Good-bye, Okinawa
When I first came to Okinawa three years ago, I was miserable. It was so hot. The enclosed breezeway that connected our wing of the hotel to the main building was always dripping with condensation and as thick as a sauna, and the weather outside was even worse. Relentlessly bright, stiflingly hot. None of the streets had names, it was nerve wracking trying to remember to drive on the left side of the road, and we lost both the Snow White doll and, far worse, Purple Scarf (Atanasia's security blanket) in the confusion of the trip. Even throwing something away was an ordeal --- why were there two trash cans? What's burnable and what's not? Where do I put the diapers? The empty cans of Diet Coke? All of our shipments were delayed for weeks, and I sat in this empty damned apartment as it got dirtier and dirtier (because a broom doesn't really clean beach sand, and my vacuum cleaner was somewhere mid-Pacific), surrounded by the ugliest damned government-issue furniture imaginable, and every day I wanted to cry.
But, little by little, I found my way under the surface of this place. It turns out that, if you can get away from all of the Americans, the Alternate Okinawa that the Okinawans live in is a vibrant, laid-back, fascinating place. This is the tropical get-away of the Japanese islands, and the people who live here have almost nothing in common with the Salaryman and Office Lady from mainland. Nothing ever happens on time, and nobody cares. People make a living as starving artists here, playing music or throwing pottery or making jewelry or carving wood --- plus, of course, the occasional seasonal stint in the bamboo fields or apple orchards. People from mainland move here because they want to opt in to the funky, artistic, deliberately underachieving lifestyle. And I got to be a very peripheral part of that, be the only goofy gaijin shopping for handmade goods on the beach or sitting in the rain listening to Okinawan folk music or feeding my kids pieces of green tea cake and letting them run around with all the other Okinawan kids and dogs
while we wait for the festival to start (because the start time on the flyer isn't really the time things start, it's only a suggestion).
I've developed a craving for cold jasmine tea and hot cans of Georgia coffee, and I've finally figured out how to unwrap the cellophane on those triangular rice balls without tearing the seaweed. I can eat anything with a pair of chopsticks, and I automatically reach for the kleenex when I need a napkin. (That's an inside joke: if you've ever lived in Okinawa, you'll know that you generally don't get paper napkins, you get a package of kleenex at the table.)

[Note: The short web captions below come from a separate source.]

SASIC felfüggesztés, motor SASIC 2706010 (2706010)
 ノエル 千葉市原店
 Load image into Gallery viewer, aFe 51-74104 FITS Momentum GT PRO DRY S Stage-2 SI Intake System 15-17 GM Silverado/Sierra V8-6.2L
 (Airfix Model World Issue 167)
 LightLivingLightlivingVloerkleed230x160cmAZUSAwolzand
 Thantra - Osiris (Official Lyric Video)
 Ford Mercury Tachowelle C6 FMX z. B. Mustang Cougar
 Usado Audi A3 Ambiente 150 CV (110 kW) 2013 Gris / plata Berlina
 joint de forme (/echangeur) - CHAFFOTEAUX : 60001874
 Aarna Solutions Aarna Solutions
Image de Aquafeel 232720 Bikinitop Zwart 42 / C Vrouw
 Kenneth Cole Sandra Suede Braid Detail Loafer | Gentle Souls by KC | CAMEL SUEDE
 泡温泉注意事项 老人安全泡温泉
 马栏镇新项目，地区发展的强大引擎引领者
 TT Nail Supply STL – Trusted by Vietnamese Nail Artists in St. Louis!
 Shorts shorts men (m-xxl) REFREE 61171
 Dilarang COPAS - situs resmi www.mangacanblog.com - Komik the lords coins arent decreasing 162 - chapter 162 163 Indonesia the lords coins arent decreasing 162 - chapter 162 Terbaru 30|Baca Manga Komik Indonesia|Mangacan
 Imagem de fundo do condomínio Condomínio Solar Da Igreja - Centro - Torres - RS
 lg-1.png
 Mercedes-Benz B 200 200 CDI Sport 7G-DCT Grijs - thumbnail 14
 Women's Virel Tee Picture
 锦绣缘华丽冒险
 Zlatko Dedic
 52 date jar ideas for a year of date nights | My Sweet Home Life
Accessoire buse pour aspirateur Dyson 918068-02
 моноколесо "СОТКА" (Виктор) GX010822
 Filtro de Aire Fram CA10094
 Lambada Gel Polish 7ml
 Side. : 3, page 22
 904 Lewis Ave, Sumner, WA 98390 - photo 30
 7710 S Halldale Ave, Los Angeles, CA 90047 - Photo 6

Now that I've learned all of these West African djembe rhythms, and a lot of excellent technique, from Daiki-san, and contributed an idea for one of the t-shirts Mitzu-san silkscreens, now that I've learned all of the choreography for Marco Polo, Amira, and Veil (which I swore I hated, but, well, it's grown on me) from Etsuko-san and Sugako-san, now that I've filled my closet and my incense drawer with something new every week from my friend Mr. Victor's Indian store,
now that I've made all of these drummer
and dancer and general free-spirit friends, I feel.... Well, not that I don't want to leave, because I do. This past winter was very hard for me, it was so cold and rained so constantly. I was always cold and damp, and mold grew on everything in the house. And in another month, it'll be hot enough to knock you down. Although, strangely, it doesn't bother me now in nearly the same way it did on the day we arrived. And it will be nice to finally be someplace where I can read the street signs and the yellow pages, where I don't constantly feel the pressure to demonstrate that I am not a Damned Gaigin (spit on the occupying army!), I'm a funky laid-back peace activist just like you.
But, once again, I'm so sad I could cry.